## [Document extract]
++++
Attorneys for Spanier say the Freeh report “contained numerous inaccuracies and reached conclusions that are not supported by the data,” without providing details. Paterno’s family said yesterday in a statement that it also disputed some of Freeh’s findings and was conducting its own review of the proceedings.

Paterno’s Record

Paterno was fired in November after charges were filed against Sandusky. The Nittany Lions’ coach for 46 years and the winner of a Division I-record 409 games, Paterno died of lung cancer in January.

On campus, the group that manages the encampment of students at Beaver Stadium known at “Paternoville” in honor of the former football coach, changed the location’s name to “Nittanyville” yesterday, calling it a “new era in Nittany Lion football.”
++++
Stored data
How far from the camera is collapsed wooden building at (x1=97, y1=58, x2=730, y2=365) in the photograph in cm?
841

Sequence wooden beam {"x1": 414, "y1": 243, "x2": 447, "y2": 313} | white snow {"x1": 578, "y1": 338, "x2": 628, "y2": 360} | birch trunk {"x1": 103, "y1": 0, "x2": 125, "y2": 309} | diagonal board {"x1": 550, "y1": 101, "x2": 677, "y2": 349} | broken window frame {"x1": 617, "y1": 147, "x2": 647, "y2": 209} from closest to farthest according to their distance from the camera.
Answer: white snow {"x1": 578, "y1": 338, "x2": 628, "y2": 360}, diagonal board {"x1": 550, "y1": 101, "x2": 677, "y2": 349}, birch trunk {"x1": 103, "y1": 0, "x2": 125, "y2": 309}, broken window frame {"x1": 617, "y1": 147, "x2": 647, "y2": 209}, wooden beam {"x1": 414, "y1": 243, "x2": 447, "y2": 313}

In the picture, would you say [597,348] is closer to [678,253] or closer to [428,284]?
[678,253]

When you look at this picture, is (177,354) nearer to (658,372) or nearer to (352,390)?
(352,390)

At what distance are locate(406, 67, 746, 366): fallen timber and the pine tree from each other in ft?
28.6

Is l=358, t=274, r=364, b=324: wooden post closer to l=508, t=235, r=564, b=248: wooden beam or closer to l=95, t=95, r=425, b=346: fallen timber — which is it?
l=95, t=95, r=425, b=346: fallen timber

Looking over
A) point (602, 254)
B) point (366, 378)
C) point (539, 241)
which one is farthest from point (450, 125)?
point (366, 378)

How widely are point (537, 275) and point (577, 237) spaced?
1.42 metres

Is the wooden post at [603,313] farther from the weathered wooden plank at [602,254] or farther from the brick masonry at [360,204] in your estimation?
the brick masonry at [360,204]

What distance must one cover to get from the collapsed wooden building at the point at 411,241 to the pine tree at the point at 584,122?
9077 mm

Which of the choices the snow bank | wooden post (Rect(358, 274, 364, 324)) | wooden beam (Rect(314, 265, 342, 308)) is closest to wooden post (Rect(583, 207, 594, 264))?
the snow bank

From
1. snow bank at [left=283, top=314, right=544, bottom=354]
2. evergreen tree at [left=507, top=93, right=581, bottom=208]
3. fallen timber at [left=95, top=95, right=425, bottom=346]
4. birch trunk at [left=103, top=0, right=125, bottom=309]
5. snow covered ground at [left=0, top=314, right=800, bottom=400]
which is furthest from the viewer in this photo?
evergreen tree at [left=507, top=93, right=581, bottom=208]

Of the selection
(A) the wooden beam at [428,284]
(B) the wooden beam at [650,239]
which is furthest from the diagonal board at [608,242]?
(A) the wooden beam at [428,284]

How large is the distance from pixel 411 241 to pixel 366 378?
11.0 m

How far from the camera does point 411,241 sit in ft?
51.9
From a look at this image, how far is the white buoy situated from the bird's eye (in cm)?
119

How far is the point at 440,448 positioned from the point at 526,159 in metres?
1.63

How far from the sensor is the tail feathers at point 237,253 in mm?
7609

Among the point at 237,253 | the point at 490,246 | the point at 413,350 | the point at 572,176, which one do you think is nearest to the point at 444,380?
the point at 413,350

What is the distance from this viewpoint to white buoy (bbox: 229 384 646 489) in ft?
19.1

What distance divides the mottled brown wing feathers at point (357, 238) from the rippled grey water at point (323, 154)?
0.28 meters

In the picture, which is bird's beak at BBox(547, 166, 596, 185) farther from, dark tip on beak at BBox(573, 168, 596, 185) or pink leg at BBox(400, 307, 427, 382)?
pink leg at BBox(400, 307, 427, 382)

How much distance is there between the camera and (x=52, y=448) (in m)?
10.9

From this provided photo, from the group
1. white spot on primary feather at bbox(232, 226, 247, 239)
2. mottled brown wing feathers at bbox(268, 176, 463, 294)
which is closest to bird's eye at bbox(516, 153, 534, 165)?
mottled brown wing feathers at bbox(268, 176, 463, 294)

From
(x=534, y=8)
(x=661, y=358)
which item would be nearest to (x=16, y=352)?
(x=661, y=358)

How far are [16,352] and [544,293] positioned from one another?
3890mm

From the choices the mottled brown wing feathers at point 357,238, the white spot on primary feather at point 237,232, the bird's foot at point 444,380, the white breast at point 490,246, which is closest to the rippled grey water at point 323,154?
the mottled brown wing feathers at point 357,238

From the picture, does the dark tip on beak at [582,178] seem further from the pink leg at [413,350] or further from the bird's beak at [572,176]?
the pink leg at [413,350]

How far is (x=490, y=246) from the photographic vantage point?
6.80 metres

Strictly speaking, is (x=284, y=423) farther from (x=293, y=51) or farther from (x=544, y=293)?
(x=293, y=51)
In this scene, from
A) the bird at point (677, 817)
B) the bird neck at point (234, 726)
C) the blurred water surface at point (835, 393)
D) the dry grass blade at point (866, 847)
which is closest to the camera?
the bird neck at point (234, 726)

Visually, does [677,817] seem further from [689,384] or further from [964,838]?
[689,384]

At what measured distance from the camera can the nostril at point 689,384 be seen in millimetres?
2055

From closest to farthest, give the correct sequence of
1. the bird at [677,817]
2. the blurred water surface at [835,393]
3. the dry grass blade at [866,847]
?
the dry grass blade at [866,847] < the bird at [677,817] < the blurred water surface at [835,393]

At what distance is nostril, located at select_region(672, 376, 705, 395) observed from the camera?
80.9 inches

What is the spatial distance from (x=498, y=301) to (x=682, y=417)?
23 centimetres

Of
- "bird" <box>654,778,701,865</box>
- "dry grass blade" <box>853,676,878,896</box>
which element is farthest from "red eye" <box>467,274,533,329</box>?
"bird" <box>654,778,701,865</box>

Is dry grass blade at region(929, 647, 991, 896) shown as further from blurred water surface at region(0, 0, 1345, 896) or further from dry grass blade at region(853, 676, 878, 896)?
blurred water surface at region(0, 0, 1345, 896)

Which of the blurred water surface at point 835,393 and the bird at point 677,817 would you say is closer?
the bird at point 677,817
++++
## [Task set]
a) Please answer these questions about the article on Paterno:
(i) For how many years was Paterno the Nittany Lions' coach?
(ii) In what month did Paterno die?
(iii) What name replaced "Paternoville"?
b) Carry the article on Paterno forward from its final sentence.

## [Results for the exercise]
a)
(i) 46 years
(ii) January
(iii) "Nittanyville"

b)
Southern Methodist University received the death penalty in 1987 when it was revealed that 13 players had received a total of $61,000 from a slush fund provided by a booster. The NCAA canceled SMU’s 1987 season and allowed it to play just seven games -- all on the road -- in 1988.

“This is completely different than an impermissible benefits scandal like (what) happened at SMU, or anything else we’ve dealt with,” Emmert said. “There have been people that said this wasn’t a football scandal. It was that, but much more. And we’ll have to figure out exactly what the right penalties are.”